TASK GOAL> Edit the entries below by replacing "stone pillar" with "stone column". Leave everything else as it is.

══ DATA PROVIDED ══

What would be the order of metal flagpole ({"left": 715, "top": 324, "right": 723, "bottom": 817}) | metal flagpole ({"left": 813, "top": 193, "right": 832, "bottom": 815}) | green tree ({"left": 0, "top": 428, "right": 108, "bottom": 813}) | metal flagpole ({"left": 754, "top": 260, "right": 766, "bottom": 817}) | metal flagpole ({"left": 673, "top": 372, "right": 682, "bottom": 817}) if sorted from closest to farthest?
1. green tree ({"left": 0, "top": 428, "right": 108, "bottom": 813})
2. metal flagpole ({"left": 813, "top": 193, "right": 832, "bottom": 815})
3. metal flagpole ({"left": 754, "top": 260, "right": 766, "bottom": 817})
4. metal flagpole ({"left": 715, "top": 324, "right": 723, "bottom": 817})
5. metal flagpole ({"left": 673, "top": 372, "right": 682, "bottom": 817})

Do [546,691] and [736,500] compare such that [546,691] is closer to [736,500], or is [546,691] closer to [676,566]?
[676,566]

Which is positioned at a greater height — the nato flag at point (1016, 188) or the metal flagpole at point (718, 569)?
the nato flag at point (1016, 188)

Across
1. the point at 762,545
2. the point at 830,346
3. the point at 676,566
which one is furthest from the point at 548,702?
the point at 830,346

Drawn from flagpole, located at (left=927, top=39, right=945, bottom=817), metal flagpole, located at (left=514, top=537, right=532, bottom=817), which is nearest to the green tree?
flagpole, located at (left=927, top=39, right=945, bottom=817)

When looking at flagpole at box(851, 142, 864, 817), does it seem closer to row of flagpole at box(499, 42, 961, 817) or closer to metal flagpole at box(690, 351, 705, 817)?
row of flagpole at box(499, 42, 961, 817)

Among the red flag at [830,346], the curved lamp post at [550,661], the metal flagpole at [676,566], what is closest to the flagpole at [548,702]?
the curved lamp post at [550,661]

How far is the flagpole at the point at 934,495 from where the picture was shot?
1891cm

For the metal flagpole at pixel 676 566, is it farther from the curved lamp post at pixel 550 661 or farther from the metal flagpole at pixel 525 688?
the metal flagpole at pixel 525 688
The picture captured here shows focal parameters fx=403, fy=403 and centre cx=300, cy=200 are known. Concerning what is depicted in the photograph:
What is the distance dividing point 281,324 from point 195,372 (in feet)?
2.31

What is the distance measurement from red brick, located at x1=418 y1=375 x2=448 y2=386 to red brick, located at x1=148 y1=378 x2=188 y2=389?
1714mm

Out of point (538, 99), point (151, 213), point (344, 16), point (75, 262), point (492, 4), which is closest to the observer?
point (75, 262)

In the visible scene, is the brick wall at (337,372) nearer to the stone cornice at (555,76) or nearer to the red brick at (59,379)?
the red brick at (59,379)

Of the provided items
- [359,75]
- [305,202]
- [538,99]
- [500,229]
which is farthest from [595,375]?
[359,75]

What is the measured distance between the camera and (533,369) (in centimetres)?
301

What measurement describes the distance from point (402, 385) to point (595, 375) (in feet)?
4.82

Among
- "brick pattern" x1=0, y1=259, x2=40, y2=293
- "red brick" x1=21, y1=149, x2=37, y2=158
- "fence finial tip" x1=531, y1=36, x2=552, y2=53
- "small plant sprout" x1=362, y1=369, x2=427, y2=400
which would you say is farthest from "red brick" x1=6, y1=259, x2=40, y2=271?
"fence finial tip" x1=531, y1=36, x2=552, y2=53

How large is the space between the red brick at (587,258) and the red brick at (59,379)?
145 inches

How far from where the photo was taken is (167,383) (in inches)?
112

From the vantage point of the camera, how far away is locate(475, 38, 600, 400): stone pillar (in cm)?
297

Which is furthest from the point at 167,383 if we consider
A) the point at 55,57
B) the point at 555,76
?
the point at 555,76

═══

THE OUTPUT>
What would be the order of metal flagpole ({"left": 715, "top": 324, "right": 723, "bottom": 817}) | metal flagpole ({"left": 813, "top": 193, "right": 832, "bottom": 815}) | green tree ({"left": 0, "top": 428, "right": 108, "bottom": 813}) | metal flagpole ({"left": 754, "top": 260, "right": 766, "bottom": 817}) | metal flagpole ({"left": 673, "top": 372, "right": 682, "bottom": 817}) if sorted from closest to farthest?
1. green tree ({"left": 0, "top": 428, "right": 108, "bottom": 813})
2. metal flagpole ({"left": 813, "top": 193, "right": 832, "bottom": 815})
3. metal flagpole ({"left": 754, "top": 260, "right": 766, "bottom": 817})
4. metal flagpole ({"left": 715, "top": 324, "right": 723, "bottom": 817})
5. metal flagpole ({"left": 673, "top": 372, "right": 682, "bottom": 817})

Do [546,691] and [736,500] compare such that [546,691] is closer to [736,500], or is [546,691] closer to [676,566]?
[676,566]

Which is positioned at a greater height — the nato flag at point (1016, 188) or the metal flagpole at point (718, 569)?
the nato flag at point (1016, 188)

Across
1. the point at 762,545
2. the point at 830,346
3. the point at 676,566
which one is furthest from the point at 548,702?
the point at 830,346

Drawn from flagpole, located at (left=927, top=39, right=945, bottom=817), metal flagpole, located at (left=514, top=537, right=532, bottom=817), which is nearest to the green tree?
flagpole, located at (left=927, top=39, right=945, bottom=817)

When looking at flagpole at box(851, 142, 864, 817), does it seem closer to row of flagpole at box(499, 42, 961, 817) or closer to metal flagpole at box(690, 351, 705, 817)?
row of flagpole at box(499, 42, 961, 817)

Among the red flag at [830,346], the curved lamp post at [550,661], the metal flagpole at [676,566], what is closest to the flagpole at [548,702]?
the curved lamp post at [550,661]

How far is the flagpole at the point at 934,495 from where the picture was shot?
1891cm

For the metal flagpole at pixel 676 566, is it farther from the curved lamp post at pixel 550 661 or farther from the metal flagpole at pixel 525 688?
the metal flagpole at pixel 525 688
The picture captured here shows focal parameters fx=403, fy=403 and centre cx=300, cy=200 are known. Concerning what is depicted in the photograph:
What is the distance dividing point 281,324 from point 195,372 (in feet)?
2.31

What is the distance measurement from red brick, located at x1=418 y1=375 x2=448 y2=386 to red brick, located at x1=148 y1=378 x2=188 y2=389?
1714mm

Out of point (538, 99), point (151, 213), point (344, 16), point (75, 262), point (492, 4), which is closest to the observer?
point (75, 262)

In the visible scene, is the brick wall at (337,372) nearer to the stone cornice at (555,76) or nearer to the red brick at (59,379)?
the red brick at (59,379)

Of the provided items
- [359,75]
- [305,202]
- [538,99]
- [500,229]
which is farthest from [595,375]?
[359,75]

What is the measured distance between the camera and (533,369) (in centimetres)?
301

What measurement describes the distance from point (402, 385) to point (595, 375) (in feet)?
4.82

Among
- "brick pattern" x1=0, y1=259, x2=40, y2=293
- "red brick" x1=21, y1=149, x2=37, y2=158
- "fence finial tip" x1=531, y1=36, x2=552, y2=53
- "small plant sprout" x1=362, y1=369, x2=427, y2=400
which would you say is farthest from "red brick" x1=6, y1=259, x2=40, y2=271?
"fence finial tip" x1=531, y1=36, x2=552, y2=53

How large is the space between the red brick at (587,258) and the red brick at (59,379)?
145 inches

How far from where the photo was taken is (167,383) (in inches)?
112

From the vantage point of the camera, how far away is locate(475, 38, 600, 400): stone column (in cm)?
297

Which is furthest from the point at 167,383 if we consider
A) the point at 55,57
B) the point at 555,76
?
the point at 555,76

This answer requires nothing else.